Modular Optimization Framework (MOF) is a flexible tool for nuclear engineering optimization problems. More information about MOF and its applications can be found in [1] and [2]

General Definitions

The optimization of nuclear engineering problems typically involves maximizing/minimizing some quantity while meeting safety related constraints. The constraint maximization problem can be described in general through the following equation, where $f_0(x)$ is the maximization quantity, $f_i(x)$ is the quantity on which the $i^{th}$ constraint is applied with threshold $\alpha_i$.

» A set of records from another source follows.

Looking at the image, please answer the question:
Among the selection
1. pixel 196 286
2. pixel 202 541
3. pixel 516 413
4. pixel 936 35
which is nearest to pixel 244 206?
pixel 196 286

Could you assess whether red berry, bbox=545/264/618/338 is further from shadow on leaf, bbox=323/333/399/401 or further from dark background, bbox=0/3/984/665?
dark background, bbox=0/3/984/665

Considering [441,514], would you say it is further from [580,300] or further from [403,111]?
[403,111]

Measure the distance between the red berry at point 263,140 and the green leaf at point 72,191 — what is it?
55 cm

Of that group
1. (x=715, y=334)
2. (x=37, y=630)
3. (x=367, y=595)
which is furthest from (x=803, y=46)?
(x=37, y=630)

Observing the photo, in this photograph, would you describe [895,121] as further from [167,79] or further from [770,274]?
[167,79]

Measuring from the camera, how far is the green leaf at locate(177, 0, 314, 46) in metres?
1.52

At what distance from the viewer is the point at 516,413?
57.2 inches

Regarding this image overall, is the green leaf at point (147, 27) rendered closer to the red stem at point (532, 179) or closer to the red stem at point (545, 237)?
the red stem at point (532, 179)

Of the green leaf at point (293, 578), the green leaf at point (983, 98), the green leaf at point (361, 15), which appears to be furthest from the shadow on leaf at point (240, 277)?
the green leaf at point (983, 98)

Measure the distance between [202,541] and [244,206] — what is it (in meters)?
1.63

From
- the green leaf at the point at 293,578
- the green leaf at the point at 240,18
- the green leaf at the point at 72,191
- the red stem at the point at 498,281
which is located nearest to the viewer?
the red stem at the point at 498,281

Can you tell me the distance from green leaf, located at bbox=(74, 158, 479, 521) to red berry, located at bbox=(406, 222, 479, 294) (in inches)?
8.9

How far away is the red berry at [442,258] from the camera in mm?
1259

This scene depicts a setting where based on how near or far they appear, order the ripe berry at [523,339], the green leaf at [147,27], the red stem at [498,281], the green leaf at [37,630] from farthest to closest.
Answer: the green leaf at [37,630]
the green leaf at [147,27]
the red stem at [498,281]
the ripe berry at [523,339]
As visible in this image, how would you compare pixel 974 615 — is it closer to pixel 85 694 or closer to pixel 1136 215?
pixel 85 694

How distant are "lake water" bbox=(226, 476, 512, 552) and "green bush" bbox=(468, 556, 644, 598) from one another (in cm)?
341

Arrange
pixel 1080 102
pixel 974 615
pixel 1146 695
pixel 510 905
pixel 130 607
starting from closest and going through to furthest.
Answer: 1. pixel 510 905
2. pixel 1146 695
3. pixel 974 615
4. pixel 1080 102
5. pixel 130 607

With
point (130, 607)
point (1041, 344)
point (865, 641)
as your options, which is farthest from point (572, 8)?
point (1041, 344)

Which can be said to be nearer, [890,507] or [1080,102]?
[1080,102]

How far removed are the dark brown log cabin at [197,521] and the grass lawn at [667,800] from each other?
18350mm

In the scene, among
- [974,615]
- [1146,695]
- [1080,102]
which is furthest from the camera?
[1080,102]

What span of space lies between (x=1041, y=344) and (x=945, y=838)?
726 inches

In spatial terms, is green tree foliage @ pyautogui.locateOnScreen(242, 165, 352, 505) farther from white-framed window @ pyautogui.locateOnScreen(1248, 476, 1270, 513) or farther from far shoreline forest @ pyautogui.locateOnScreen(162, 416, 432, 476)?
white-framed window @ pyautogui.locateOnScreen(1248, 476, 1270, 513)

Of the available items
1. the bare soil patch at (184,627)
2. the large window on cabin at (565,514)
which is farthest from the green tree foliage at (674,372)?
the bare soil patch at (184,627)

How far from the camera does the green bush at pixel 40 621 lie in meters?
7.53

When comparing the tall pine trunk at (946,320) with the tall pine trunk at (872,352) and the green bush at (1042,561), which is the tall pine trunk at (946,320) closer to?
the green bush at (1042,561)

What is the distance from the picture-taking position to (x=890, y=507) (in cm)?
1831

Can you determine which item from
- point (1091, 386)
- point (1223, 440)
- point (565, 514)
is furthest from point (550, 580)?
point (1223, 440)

$$ \begin{aligned} \mathrm{max.} \quad & f_0(x) \\ \mathrm{s.t.} \quad & f_i(x)\leq a_i, \quad i=1, \dots m \end{aligned} $$

The minimization problem can be easily transposed to a maximization problem and thus this definition covers both cases. This is a general definition that can be adapted for some specific nuclear engineering optimization problem. We will provide an example for the first cycle core loading pattern optimization. In this example, the decision variable $x \in \mathcal{X}^d$ is a complete loading pattern that includes $d$ fuel assemblies $x=[x_1, \dots x_d]$ that represent the whole reactor core. For a typical four-loop PWR, $d=193$ if no symmetry is assumed. If an octant symmetry is assumed then it can be reduced to $d=31$. Each loading pattern can take values from the discrete set $\mathcal{X}^d$ that depends on the available inventory of fresh fuel assembly designs. For an inventory of $p$ fuel assembly designs, the total number of combinations that provide unique loading patterns is $p^d$. The function to be maximized is $f_0: \mathcal{X}^d \rightarrow \mathcal{R}$ and a typical example is the energy production or the cycle length. The constraints that need to be met are represented by the functions $f_i: \mathcal{X}^d \rightarrow \mathcal{R}$ and some examples are the feedback coefficients, power peaking factors, and maximum boron concentration. Such optimization problem that involves multiple objectives (maximization/minimization and constraints) is usually treated through a fitness functions that maps the desired objectives into one effective quantity. The fitness function can have any functional form but the most widely used is a linear combination of the objectives with weights $w_i$ for each objective as defined in the following equation. The $max$ operator adds a penalization for every constraint that is not satisfied of which the value depends on the degree of violation.

$$ \mathrm{max.} \quad f(x) = w_0 f_0(x) - \sum^{m}_i w_i , \mathrm{max}(0, f_i(x)-a_i) $$

These definitions will be used throughout this wiki to present the various aspects of MOF and its optimization algorithms.

MOF Architecture

MOF aims at allowing a flexible management of optimization algorithms, optimization problems and codes.

mof

References

[1] B. Andersen, G. Delipei, D. Kropaczek, and J. Hou, MOF: A Modular Framework for Rapid Application of Optimization Methodologies to General Engineering Design Problems, arXiv:2204.00141, 2022

[2] G. Delipei, J. Mikouchi-Lopez, P. Rouxelin and J. Hou, Reactor Core Loading Pattern Optimization with Reinforcement Learning, The International Conference on Mathematics and Computational Methods Applied to Nuclear Science and Engineering (Accepted), 2023.